== DATASET ENTRIES ==

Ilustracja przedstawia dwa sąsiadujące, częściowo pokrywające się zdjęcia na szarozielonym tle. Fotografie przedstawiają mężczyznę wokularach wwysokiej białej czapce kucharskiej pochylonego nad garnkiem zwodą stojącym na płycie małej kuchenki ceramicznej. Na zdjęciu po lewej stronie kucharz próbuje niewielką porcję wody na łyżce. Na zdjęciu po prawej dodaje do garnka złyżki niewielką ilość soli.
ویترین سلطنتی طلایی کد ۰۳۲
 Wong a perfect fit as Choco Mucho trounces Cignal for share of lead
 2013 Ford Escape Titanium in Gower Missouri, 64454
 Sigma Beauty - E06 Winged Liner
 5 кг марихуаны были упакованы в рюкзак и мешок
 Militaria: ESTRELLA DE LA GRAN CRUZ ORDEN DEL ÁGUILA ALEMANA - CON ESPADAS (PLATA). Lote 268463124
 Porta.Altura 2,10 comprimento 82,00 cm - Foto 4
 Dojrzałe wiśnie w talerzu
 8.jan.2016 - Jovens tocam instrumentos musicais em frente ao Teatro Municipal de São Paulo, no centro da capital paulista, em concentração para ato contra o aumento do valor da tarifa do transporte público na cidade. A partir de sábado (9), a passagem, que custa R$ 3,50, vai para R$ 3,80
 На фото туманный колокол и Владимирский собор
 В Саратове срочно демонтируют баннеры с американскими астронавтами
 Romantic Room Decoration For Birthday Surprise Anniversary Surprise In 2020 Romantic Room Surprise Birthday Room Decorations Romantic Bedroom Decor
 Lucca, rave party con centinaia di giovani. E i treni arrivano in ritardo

===

In your response, give all the records again with nothing altered.

Ilustracja przedstawia dwa sąsiadujące, częściowo pokrywające się zdjęcia na szarozielonym tle. Fotografie przedstawiają mężczyznę wokularach wwysokiej białej czapce kucharskiej pochylonego nad garnkiem zwodą stojącym na płycie małej kuchenki ceramicznej. Na zdjęciu po lewej stronie kucharz próbuje niewielką porcję wody na łyżce. Na zdjęciu po prawej dodaje do garnka złyżki niewielką ilość soli.
ویترین سلطنتی طلایی کد ۰۳۲
 Wong a perfect fit as Choco Mucho trounces Cignal for share of lead
 2013 Ford Escape Titanium in Gower Missouri, 64454
 Sigma Beauty - E06 Winged Liner
 5 кг марихуаны были упакованы в рюкзак и мешок
 Militaria: ESTRELLA DE LA GRAN CRUZ ORDEN DEL ÁGUILA ALEMANA - CON ESPADAS (PLATA). Lote 268463124
 Porta.Altura 2,10 comprimento 82,00 cm - Foto 4
 Dojrzałe wiśnie w talerzu
 8.jan.2016 - Jovens tocam instrumentos musicais em frente ao Teatro Municipal de São Paulo, no centro da capital paulista, em concentração para ato contra o aumento do valor da tarifa do transporte público na cidade. A partir de sábado (9), a passagem, que custa R$ 3,50, vai para R$ 3,80
 На фото туманный колокол и Владимирский собор
 В Саратове срочно демонтируют баннеры с американскими астронавтами
 Romantic Room Decoration For Birthday Surprise Anniversary Surprise In 2020 Romantic Room Surprise Birthday Room Decorations Romantic Bedroom Decor
 Lucca, rave party con centinaia di giovani. E i treni arrivano in ritardo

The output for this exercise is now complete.